[PASSAGEM FORNECIDA]
>>

18. Em 31.07.2019, o R. e a CI. celebraram o contrato de aquisição de serviços decorrente do procedimento concursal e acto adjudicatório a que se aludem nos pontos anteriores (cf. cópia do contrato junta a fls. 103-106 dos autos no SITAF, documento que se dá por integralmente reproduzido).

Nos termos do art. 662º do CPC, adita-se a seguinte factualidade:

19. O contrato indicado em 18, já foi integralmente executado – acordo;
20. No dia 14 de Abril de 2020, por imperativa necessidades foram celebrados com a EDP Comercial novos contratos para” FORNECIMENTO DE ENERGIA ELÉTRICA EM BAIXA TENSÃO PARA DISPOSITIVOS DE ILUMINAÇÃO PÚBLICA, TRÁFEGO E PUBLICIDADE DO MUNICÍPIO DE LISBOA “ que teve inicio no dia 1 de Maio, conforme cópia junta a fls. 2523 e segs. SITAF.


*
II.2. De Direito

Conforme delimitado em I.1. cumpre apreciar e decidir.

A) Da Inutilidade superveniente da lide
Através de requerimento datado de 10.05.2021, a Entidade Demandada suscitou a inutilidade superveniente da lide, ao que a Autora se opôs (vide req. de 25.05.2021).

A extinção da instância, por inutilidade superveniente da lide, pressupõe a ocorrência, posterior à propositura da acção, de uma circunstância que claramente retire às partes o interesse em agir ou a possibilidade de obter uma qualquer vantagem juridicamente relevante com o prosseguimento da lide – art. 277.º, n.º 1, al. e), do CPC.
O que no caso não ocorre, pois, a A., ora Recorrida, não obstante a integral execução do contrato objecto da decisão de adjudicação impugnada, mantém utilidade no prosseguimento da presente acção, mesmo que não logre a execução específica de eventual sentença anulatória do acto impugnado mediante a reconstituição da situação hipotética real, dado subsistir a possibilidade de obter outros efeitos benéficos, nomeadamente os constantes no art. 79º, nºs 3 e 4 do CCP/2017 ou outros de cariz indemnizatório (cfr. neste sentido o ac. do TCAN de 19.02.2016, proc. nº 310/09.1BEBRG).

<<

Entradas de dados:

>>

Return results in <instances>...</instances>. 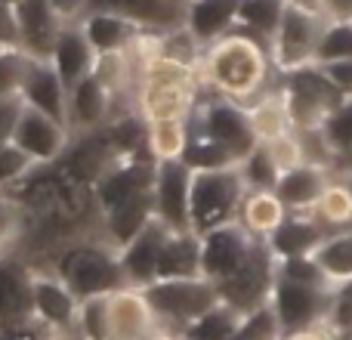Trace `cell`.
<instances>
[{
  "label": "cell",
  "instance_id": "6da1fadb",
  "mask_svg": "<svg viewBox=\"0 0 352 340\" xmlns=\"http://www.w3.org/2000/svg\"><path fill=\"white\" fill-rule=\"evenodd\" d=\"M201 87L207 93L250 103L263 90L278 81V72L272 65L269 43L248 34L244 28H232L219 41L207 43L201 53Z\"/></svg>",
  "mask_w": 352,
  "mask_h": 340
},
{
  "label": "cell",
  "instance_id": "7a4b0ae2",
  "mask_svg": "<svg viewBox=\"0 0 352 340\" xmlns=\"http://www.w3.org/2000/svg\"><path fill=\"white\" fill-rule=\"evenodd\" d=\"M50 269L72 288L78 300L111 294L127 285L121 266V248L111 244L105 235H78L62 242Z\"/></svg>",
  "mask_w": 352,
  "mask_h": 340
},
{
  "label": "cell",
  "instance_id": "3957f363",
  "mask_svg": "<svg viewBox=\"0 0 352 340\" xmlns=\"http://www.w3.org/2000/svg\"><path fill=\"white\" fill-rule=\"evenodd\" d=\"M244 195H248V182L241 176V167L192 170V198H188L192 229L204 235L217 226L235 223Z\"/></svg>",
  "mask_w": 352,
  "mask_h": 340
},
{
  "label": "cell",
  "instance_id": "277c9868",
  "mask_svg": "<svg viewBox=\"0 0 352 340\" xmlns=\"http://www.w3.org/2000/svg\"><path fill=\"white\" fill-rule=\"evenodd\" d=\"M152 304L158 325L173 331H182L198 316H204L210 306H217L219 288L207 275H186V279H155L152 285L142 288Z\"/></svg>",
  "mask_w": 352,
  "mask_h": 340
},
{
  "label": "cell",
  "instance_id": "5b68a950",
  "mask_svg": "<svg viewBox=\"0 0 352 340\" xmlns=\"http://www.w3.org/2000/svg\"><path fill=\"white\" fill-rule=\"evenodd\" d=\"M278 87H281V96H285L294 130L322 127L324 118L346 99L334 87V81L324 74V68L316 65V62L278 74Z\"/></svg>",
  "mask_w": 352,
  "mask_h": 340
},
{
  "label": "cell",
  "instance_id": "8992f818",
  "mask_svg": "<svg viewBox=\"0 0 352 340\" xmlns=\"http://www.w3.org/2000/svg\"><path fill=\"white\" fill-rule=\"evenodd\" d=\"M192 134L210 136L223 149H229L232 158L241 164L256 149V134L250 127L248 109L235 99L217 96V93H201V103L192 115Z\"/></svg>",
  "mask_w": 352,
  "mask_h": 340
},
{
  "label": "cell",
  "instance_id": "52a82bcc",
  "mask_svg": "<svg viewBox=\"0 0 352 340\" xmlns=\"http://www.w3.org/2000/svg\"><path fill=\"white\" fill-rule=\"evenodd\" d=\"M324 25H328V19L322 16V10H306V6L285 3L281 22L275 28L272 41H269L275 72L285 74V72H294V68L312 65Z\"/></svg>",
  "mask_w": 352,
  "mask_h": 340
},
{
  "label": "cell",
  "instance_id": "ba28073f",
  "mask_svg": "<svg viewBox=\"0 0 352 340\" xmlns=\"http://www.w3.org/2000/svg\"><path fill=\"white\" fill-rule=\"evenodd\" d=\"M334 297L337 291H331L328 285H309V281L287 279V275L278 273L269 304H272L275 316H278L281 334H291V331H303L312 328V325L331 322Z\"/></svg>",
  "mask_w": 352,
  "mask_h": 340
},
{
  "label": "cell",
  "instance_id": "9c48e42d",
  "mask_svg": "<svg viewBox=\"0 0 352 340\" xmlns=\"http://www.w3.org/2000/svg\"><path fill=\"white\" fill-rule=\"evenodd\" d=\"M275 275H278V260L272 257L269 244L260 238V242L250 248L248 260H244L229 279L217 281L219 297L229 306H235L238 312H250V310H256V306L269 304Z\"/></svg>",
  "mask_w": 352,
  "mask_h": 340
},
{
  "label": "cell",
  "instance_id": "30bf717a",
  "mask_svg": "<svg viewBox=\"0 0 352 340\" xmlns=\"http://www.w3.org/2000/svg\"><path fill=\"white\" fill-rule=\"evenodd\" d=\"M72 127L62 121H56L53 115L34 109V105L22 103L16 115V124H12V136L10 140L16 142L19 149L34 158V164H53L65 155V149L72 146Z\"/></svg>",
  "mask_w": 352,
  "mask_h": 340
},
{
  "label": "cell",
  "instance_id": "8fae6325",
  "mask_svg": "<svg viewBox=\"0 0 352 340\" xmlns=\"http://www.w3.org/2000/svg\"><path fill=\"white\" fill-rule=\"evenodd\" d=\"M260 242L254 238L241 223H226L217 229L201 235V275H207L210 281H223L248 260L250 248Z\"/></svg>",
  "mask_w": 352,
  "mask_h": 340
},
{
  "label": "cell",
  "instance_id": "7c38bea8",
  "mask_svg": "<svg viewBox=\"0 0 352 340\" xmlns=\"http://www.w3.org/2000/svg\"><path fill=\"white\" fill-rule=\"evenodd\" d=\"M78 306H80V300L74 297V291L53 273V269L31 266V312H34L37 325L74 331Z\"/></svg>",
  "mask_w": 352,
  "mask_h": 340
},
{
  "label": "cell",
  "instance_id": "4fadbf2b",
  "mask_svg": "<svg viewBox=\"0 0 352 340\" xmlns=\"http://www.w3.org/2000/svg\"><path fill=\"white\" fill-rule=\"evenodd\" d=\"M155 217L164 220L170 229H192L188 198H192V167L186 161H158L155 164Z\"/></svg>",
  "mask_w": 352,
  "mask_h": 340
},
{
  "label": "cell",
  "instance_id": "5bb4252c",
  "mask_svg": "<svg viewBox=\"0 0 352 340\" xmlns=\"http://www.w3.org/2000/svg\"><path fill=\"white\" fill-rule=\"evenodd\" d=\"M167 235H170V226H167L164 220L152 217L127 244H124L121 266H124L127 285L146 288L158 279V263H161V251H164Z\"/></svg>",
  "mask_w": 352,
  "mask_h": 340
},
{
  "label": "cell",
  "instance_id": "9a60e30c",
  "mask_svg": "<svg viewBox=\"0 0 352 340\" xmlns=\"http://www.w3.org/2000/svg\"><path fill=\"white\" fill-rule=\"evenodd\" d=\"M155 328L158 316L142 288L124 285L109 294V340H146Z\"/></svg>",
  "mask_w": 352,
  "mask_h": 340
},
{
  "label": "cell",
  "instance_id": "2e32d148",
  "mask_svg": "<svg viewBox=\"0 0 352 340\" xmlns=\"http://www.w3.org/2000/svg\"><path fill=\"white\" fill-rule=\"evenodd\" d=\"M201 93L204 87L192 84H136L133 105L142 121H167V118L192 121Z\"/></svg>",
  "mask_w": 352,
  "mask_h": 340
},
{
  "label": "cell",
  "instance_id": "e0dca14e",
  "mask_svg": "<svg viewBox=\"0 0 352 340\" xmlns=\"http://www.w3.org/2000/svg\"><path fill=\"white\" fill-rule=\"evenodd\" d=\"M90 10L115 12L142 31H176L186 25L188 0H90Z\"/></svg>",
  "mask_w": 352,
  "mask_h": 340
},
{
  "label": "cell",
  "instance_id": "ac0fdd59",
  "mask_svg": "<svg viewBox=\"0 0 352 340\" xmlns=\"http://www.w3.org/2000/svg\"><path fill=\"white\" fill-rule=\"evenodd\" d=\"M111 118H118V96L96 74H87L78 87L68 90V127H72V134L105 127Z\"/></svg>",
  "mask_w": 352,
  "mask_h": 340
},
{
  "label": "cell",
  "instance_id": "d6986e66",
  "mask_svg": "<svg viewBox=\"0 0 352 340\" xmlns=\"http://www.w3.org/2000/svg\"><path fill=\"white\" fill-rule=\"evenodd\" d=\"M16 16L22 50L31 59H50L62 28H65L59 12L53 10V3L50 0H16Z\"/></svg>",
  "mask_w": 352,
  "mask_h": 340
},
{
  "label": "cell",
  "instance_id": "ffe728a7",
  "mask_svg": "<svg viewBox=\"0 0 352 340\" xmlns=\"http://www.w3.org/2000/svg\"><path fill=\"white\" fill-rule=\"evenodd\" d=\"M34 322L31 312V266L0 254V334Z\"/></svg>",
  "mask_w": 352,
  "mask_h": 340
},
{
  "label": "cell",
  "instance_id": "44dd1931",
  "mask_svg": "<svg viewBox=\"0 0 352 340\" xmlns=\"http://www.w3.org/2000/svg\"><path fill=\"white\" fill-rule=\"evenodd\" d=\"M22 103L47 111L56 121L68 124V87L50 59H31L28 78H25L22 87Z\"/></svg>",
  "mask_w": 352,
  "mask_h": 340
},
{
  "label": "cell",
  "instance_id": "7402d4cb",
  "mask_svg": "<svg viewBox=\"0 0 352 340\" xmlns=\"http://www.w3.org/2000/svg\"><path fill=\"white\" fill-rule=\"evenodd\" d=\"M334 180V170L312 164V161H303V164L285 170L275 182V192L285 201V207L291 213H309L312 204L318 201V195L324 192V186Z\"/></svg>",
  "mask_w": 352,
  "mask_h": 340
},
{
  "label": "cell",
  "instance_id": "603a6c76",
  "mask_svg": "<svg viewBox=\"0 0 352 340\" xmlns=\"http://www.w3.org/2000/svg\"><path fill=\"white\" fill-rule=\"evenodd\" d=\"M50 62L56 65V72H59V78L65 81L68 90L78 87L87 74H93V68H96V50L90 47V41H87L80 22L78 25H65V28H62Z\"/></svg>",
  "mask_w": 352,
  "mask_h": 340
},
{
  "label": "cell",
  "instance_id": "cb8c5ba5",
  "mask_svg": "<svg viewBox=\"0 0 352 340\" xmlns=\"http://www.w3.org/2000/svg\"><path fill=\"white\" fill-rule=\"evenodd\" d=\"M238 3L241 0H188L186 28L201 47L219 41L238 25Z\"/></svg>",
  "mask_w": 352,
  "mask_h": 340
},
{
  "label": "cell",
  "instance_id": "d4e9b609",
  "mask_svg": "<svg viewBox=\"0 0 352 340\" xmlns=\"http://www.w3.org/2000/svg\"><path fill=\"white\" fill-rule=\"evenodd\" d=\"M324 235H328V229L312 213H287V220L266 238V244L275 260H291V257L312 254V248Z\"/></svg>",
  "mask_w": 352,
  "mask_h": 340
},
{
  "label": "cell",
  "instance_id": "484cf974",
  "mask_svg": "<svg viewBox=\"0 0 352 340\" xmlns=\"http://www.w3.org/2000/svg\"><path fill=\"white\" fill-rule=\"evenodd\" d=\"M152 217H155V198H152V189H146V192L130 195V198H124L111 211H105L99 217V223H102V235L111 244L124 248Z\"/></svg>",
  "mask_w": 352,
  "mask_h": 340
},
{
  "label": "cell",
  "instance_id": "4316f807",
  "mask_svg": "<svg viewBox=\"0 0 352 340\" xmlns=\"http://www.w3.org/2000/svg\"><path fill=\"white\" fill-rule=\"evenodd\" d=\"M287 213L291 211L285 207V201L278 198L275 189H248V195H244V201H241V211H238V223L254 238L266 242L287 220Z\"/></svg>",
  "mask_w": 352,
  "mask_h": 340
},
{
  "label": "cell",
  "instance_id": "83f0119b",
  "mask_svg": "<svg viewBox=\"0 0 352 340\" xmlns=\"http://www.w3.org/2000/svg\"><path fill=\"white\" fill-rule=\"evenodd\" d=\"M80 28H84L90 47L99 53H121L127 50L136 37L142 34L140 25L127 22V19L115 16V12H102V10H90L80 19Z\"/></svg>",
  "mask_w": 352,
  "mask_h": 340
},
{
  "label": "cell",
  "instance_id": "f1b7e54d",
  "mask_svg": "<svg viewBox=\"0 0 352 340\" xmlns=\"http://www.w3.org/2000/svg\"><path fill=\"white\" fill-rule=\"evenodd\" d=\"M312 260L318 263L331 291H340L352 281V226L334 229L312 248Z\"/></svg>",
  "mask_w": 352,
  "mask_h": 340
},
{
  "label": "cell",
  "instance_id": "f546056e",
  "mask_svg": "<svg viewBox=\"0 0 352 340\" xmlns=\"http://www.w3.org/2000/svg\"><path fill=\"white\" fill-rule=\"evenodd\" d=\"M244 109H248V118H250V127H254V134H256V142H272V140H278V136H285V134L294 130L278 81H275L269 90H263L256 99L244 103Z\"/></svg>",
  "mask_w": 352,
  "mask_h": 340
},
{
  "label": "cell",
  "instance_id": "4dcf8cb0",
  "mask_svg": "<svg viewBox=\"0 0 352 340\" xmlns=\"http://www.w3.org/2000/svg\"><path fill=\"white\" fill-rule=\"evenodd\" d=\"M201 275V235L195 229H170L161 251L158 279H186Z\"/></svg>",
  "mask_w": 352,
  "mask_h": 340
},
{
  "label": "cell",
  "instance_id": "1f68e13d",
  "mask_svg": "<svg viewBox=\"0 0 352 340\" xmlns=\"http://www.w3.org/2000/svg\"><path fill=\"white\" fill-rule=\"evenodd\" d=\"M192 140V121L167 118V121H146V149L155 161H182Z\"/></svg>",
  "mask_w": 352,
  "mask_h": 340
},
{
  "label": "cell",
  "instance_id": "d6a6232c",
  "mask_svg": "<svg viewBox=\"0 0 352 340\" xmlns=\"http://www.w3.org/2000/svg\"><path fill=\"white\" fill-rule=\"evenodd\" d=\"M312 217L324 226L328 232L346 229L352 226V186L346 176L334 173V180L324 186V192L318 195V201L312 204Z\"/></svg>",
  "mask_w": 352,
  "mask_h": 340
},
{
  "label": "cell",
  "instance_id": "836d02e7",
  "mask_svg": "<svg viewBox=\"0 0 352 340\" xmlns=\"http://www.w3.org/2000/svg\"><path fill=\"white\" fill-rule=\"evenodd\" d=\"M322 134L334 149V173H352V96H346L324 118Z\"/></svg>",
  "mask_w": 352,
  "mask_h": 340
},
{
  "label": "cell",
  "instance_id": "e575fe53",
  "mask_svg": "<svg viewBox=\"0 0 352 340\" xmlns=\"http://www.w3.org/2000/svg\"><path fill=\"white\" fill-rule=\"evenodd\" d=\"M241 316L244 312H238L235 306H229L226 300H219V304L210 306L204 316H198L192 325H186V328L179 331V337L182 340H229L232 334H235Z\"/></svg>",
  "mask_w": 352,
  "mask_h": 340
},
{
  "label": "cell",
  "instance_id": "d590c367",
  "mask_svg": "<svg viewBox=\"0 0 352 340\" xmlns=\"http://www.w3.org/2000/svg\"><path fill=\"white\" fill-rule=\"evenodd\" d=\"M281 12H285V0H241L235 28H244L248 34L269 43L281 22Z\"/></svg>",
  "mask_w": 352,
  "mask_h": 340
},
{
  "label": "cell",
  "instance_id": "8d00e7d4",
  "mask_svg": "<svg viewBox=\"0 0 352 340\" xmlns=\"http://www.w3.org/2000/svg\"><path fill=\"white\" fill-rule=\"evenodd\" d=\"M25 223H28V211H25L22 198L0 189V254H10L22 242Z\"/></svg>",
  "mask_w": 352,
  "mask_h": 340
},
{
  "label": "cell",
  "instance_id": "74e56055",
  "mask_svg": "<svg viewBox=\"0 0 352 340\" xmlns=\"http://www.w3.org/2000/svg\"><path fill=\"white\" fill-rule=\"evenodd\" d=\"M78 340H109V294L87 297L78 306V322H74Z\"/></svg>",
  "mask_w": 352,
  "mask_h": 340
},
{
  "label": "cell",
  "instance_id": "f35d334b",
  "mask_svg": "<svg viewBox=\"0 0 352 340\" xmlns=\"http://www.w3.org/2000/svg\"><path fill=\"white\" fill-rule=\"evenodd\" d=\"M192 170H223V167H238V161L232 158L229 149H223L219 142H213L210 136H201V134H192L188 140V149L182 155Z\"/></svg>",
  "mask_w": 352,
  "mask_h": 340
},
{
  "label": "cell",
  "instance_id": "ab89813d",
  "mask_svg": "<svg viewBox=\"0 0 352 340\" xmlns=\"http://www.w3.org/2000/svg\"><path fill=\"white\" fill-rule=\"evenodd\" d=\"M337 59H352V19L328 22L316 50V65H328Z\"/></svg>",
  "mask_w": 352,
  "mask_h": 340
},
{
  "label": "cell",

<<

[DESAFIO 1]
Segundo o trecho sobre a inutilidade da lide, em que data foram celebrados os novos contratos com a EDP Comercial?
[DESAFIO 2]
Por favor, cite do trecho sobre a inutilidade da lide a parte que se inicia com as palavras que contêm "Conforme delimitado em" e termina com "e), do CPC.".
[DESAFIO 3]
Dê seguimento ao trecho sobre a inutilidade da lide a partir do ponto em que ele termina.

[RESULTADO DA TAREFA 1]
Em 14 de abril de 2020.

[RESULTADO DA TAREFA 2]
Conforme delimitado em I.1. cumpre apreciar e decidir.

A) Da Inutilidade superveniente da lide
Através de requerimento datado de 10.05.2021, a Entidade Demandada suscitou a inutilidade superveniente da lide, ao que a Autora se opôs (vide req. de 25.05.2021).

A extinção da instância, por inutilidade superveniente da lide, pressupõe a ocorrência, posterior à propositura da acção, de uma circunstância que claramente retire às partes o interesse em agir ou a possibilidade de obter uma qualquer vantagem juridicamente relevante com o prosseguimento da lide – art. 277.º, n.º 1, al. e), do CPC.

[RESULTADO DA TAREFA 3]
E sobretudo, porque tal circunstância foi prevista pelo legislador, como desenvolveu Dora Lucas Neto in “A modificação objetiva da instância no contencioso administrativo enquanto mecanismo de tutela judicial efetiva. O regime dos artigos 45º e 45º-A, do CPTA, em particular”, “Revista de Direito Administrativo”, AAFDL, nº 14 (Maio-Agosto/2022), págs. 5 e segs.:
«(…) na verdade, o atual artigo 45º ganhou clareza com a alteração que sofreu em 2015. Desde logo por ter sido eliminado o inciso de que a ação seria julgada improcedente e, bem assim, por ter sido criada uma ordem de sucessivos passos, patamares de decisão, a saber, o reconhecimento (i) do bem fundado da pretensão do autor, (ii) da existência de circunstâncias que obstem, no todo ou em parte, à emissão da pronúncia solicitada e (iii) do direito do autor a ser indemnizado por esse facto.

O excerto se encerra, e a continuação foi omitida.